An HIV-1 vaccine designed to recognize specific viral epitopes would be ineffective as it would not provide protection against HIV-1 viruses that do not share the same epitope. Such an ineffective vaccine could also lead to faster disease progression than in unvaccinated individuals. A successful vaccine would, therefore, have to incorporate viral epitopes derived from several viral subtypes.
Impact on clinical care
Increasing rates of antiretroviral therapy (ART) use have led to concerns about the development of drug-resistant strains which could be transmitted through superinfection. Individuals with drug-resistant strains are vulnerable to superinfection with a susceptible strain of the virus, reversing the effect of ART's the clinical aspects of HIV infection. Individuals with HIV were found to have a sudden increase in viral load, or a decrease in CD4 count should be tested for a resistant viral strain to identify the resistance profile of the secondary strain.

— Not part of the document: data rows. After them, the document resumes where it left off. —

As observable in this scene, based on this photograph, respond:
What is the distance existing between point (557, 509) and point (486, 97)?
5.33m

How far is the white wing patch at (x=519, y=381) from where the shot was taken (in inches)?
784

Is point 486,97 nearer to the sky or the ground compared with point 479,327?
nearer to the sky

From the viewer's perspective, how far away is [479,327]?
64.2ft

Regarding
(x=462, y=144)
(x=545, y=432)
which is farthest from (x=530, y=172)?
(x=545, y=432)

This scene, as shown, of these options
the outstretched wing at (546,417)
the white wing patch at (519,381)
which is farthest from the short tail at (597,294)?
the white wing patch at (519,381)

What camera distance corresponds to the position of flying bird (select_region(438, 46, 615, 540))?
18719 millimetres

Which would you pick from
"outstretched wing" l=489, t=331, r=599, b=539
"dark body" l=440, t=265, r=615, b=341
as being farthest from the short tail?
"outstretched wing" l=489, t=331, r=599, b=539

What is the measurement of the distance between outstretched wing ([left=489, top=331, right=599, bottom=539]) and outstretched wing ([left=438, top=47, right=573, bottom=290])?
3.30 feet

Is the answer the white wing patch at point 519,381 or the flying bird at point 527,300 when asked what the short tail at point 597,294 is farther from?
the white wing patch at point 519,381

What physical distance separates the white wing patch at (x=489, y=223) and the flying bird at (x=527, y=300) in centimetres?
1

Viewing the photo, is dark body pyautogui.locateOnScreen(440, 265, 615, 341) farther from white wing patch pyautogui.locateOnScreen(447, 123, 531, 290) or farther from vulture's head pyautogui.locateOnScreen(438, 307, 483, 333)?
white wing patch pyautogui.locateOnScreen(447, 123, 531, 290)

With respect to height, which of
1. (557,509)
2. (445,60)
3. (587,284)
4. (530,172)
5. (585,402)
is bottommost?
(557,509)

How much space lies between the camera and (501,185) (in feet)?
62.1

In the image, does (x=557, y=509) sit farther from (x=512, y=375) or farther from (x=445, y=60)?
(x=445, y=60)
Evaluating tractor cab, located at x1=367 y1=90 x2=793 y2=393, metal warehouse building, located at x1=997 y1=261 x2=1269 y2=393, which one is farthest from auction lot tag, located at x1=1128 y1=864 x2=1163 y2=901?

Sexual practices, such as serosorting, place individuals with HIV infection at a higher risk of superinfection and other sexually transmitted diseases (STDs). HIV positive individuals engaging in unprotected sex with seroconcordant partners require counseling on the risks of superinfection and STDs, both of which are expressed more virulently because of immunosuppression in HIV patients. Counselling for HIV patients on the risk of HIV superinfection, and encouraging safe sexual and injection practices, have shown an improvement in safer sexual practices, reducing the risk of superinfection.